Maria Schneider

à l’occasion de la publication de « Data Lord » (ArtistShare / www.artistshare.com), pour l’ensemble de sa carrière, la singularité et l’indépendance de sa démarche, tant pour la constitution, l’extrême qualité et la pérennité de son orchestre, que sur le plan de la diffusion, notamment parce qu’elle a été pionnière dans la démarche du financement participatif et de la commercialisation directe des disques via la plateforme ArtistShare.

Maria Schneider est une artiste qui avance et entreprend. Sa vision artistique et citoyenne nous laisse deviner une compréhension du monde en dehors des chemins étroits, inspirée et inspirante.

Déçue des faibles droits perçus lors de son séjour sous les auspices du label Enja, elle opte pour une option novatrice en collaborant avec la plateforme Artist share dès 2004.
 
Se connecter plus directement avec ceux qui soutiennent sa musique, une sorte de circuit-court entre l ‘artiste et son public, voilà l ‘idée.

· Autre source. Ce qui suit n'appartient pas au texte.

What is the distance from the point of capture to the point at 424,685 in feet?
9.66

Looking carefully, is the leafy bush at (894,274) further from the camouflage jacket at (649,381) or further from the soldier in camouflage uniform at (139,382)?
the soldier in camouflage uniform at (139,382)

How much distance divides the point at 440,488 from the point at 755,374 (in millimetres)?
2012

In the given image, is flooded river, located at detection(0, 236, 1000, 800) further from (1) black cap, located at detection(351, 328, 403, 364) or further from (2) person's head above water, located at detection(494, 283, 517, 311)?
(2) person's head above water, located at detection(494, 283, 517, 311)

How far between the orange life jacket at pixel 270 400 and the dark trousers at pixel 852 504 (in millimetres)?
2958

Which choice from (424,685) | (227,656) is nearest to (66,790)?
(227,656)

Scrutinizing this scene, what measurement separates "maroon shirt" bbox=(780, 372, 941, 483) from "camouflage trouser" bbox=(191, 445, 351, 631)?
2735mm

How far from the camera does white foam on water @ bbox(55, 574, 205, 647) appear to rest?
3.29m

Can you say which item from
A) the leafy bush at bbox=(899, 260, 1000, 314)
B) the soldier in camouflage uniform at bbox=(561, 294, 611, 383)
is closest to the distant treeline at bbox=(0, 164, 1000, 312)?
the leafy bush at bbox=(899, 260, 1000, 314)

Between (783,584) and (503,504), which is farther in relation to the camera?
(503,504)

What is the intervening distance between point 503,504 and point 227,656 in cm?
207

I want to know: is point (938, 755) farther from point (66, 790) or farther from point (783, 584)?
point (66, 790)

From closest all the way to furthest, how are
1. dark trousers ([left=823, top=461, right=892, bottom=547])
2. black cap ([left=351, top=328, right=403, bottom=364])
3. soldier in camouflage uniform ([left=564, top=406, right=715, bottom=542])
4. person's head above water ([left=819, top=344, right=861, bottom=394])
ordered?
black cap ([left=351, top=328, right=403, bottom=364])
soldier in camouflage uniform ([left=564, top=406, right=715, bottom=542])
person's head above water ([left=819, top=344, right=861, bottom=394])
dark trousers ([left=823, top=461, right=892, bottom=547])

Qui deviendra quelques années plus tard, une nouvelle norme.
Par ailleurs, et c ‘est finalement le plus important , Maria Schneider est une compositrice hors pair. Eblouie par les couleurs de ses mentors Bob Brookmeyer et Gil Evans , elle sait vite fréquenter d’autres mondes pour s’en affranchir , comme celui de la musique classique , allant jusqu’à dédier à Dawn Upshaw Winter Morning Walks , une de ses œuvres les plus touchantes .

Sa collaboration avec David Bowie ( Sue , Or in a Season of Crime, dans l’album « Nothing Has Changed ») a ouvert une autre porte à un esprit curieux et audacieux ; elle lui a permis d’aborder une face plus sombre d ‘elle-même , parfois prégnante sur « Data Lords », un fascinant double Album, peut-être son plus personnel , et un objet en tous points remarquable.